Lifting US jade sanctions ‘a mistake’: Burma minister

23-Dec-2016 Intellasia | CNA | 6:00 AM Print This Post

The minister in charge of mining in Myanmar’s conflict-ridden state of Kachin says it was a mistake for the United States to lift sanctions on the country’s notorious jade industry.

Kachin lies at the heart of the “jade tract”, a small area that has deposits of the majority of the world’s precious green gemstone.

The secretive industry in Myanmar, worth an estimated $31 billion in 2014, according to Global Witness, has been shadowed by a long-running narrative of corruption, cronyism and abuses.

It was also one of the last remaining sectors still under the grip of US economic sanctions, enforced following the Saffron Revolution in 2007. The restrictions had meant the import or purchase of jade, as well as rubies, was banned.

However, the sanctions were largely seen as targeting key influential figures involved in murky business dealings. The jade trade is central to that. And it was a surprise when US President Barack Obama eased the controls, with the support of Myanmar State Counsellor Aung San Suu Kyi, in September.

“It is the right thing to do in order to ensure that the people of Burma see rewards from a new way of doing business and a new government,” Obama said at the time.

Following the decision, human rights experts jumped to warn that a final piece of leverage the government and international community had against the powerful military and its proxy companies would be gone.

Now, Hkyen Le Awn, the Kachin state minister for mining has joined their ranks in vehement opposition to a policy his own party helped orchestrate and deliver.

“Actually, the Americans shouldn’t release the sanctions,” he told Channel NewsAsia as part of a diatribe against the “atrocities” of the military in the area, whom he described as “getting worse than Islamic State”.

“Because of the American release, the military is getting stronger than before. If they didn’t release the sanctions, it would be the same as before and the military would realise that America is not supporting them,” he said.

He added that the opportunity to transform national politics had now been lost and it would be the people of Kachin that would suffer the most.

The National League for Democracy, the ruling party, has dealt blows to the jade business in recent times by suspending operations and not renewing mining permits when they expire. People close to the industry say that those moves have been felt by the sector, as thousands of operators can no longer function.

However, there is a greater sense that regardless of any official moves, the best days for jade mining have now passed.

The industry is in a decline that could re-shape much of the local economy.


The settlement of Hpakan is Kachin’s mining nucleus. It is a dust-choked, drug-fuelled, violence-prone settlement that is completely off limits to outsiders.

Gam Shawng is a businessperson and trader who has been working in the jade sector – in Hpakan – for more than ten years. He says times have never been tougher. The reason, he claims: is not sanctions, but fractured local politics and a slowing Chinese economy.

#### [TASK]
According to the article on jade sanctions, what does Gam Shawng say is making times tougher for the jade trade? Please answer in one sentence.

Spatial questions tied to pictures
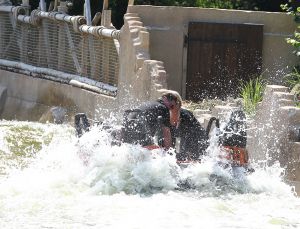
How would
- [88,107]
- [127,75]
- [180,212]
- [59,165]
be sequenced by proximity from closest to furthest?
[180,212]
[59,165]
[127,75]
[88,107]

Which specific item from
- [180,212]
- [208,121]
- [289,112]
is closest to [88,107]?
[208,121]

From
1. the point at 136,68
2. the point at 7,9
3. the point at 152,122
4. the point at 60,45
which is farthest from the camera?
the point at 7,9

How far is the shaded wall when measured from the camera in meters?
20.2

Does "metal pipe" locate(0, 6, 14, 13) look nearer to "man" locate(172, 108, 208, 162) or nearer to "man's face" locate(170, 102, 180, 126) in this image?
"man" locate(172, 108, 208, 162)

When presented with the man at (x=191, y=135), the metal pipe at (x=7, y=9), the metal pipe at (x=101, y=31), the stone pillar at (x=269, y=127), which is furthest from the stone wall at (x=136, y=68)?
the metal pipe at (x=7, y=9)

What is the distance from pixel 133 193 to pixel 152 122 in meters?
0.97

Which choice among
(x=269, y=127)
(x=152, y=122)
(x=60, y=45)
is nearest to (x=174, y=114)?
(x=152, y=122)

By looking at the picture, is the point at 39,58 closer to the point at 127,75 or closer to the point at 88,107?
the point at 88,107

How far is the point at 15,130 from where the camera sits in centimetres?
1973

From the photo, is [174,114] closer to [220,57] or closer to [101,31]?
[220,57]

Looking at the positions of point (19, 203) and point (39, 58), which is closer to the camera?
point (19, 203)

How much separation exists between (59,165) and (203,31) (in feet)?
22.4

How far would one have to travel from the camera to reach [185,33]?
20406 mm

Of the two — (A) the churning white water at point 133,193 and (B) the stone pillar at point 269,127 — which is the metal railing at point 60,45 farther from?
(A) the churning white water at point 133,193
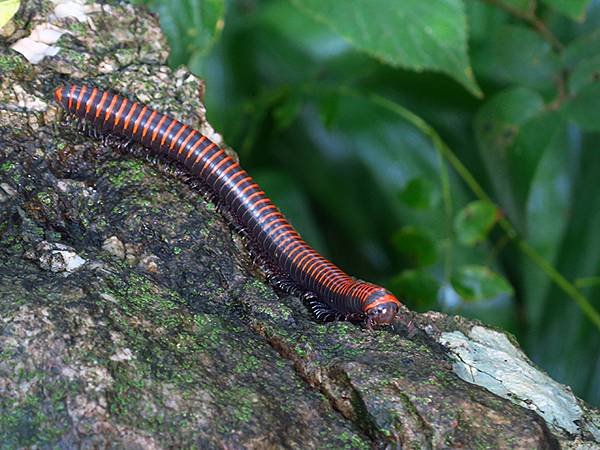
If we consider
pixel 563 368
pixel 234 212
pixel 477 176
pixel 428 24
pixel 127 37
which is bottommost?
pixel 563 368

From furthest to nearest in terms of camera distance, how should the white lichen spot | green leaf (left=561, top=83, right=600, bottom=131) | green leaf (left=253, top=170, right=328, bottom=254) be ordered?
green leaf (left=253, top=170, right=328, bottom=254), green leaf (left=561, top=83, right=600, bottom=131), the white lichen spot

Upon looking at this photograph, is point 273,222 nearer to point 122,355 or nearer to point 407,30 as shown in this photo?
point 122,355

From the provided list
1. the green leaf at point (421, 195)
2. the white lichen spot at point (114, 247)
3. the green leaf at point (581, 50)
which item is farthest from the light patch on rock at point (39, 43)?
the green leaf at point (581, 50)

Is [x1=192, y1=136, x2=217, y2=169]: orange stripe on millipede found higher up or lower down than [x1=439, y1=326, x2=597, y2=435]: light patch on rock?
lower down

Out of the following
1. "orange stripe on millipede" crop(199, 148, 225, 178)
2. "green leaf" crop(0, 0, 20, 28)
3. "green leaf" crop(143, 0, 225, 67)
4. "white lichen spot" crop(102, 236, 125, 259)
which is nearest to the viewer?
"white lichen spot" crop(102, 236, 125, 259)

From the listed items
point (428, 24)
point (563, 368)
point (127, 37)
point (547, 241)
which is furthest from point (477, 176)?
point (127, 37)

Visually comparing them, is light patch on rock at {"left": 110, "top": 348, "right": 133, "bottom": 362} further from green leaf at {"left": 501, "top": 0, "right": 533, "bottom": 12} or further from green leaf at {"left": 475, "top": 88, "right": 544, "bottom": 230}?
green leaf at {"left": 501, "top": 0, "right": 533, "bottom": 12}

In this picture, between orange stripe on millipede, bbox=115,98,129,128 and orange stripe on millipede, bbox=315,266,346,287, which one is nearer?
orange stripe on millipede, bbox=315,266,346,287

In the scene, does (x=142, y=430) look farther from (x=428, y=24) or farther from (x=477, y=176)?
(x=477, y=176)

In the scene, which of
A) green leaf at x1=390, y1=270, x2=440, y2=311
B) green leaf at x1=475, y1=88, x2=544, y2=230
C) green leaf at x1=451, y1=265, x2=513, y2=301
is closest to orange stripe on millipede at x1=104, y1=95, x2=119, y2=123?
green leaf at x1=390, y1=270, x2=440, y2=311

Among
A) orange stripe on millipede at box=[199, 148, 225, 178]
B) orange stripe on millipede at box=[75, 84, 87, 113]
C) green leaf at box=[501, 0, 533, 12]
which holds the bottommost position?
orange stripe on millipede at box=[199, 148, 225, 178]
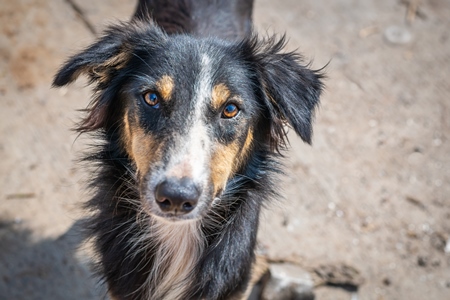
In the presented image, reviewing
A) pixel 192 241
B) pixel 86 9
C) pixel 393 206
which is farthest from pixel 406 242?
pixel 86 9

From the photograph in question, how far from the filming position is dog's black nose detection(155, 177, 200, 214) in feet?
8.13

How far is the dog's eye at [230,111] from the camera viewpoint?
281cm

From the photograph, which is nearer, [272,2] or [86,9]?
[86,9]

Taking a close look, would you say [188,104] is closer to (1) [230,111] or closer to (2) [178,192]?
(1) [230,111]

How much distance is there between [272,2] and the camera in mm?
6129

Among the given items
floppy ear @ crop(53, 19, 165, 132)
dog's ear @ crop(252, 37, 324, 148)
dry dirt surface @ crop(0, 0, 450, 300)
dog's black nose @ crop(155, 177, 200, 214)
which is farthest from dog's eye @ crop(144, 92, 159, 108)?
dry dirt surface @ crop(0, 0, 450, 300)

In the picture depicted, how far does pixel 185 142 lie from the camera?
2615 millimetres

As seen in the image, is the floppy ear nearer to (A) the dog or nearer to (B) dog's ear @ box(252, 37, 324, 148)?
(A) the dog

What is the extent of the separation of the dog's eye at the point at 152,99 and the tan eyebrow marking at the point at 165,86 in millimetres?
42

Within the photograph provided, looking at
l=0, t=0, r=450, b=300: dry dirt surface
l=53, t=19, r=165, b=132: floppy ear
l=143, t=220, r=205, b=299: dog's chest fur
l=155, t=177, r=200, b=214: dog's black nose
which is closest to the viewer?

#### [ANSWER TO THE TASK]
He says the cause is not sanctions but fractured local politics and a slowing Chinese economy.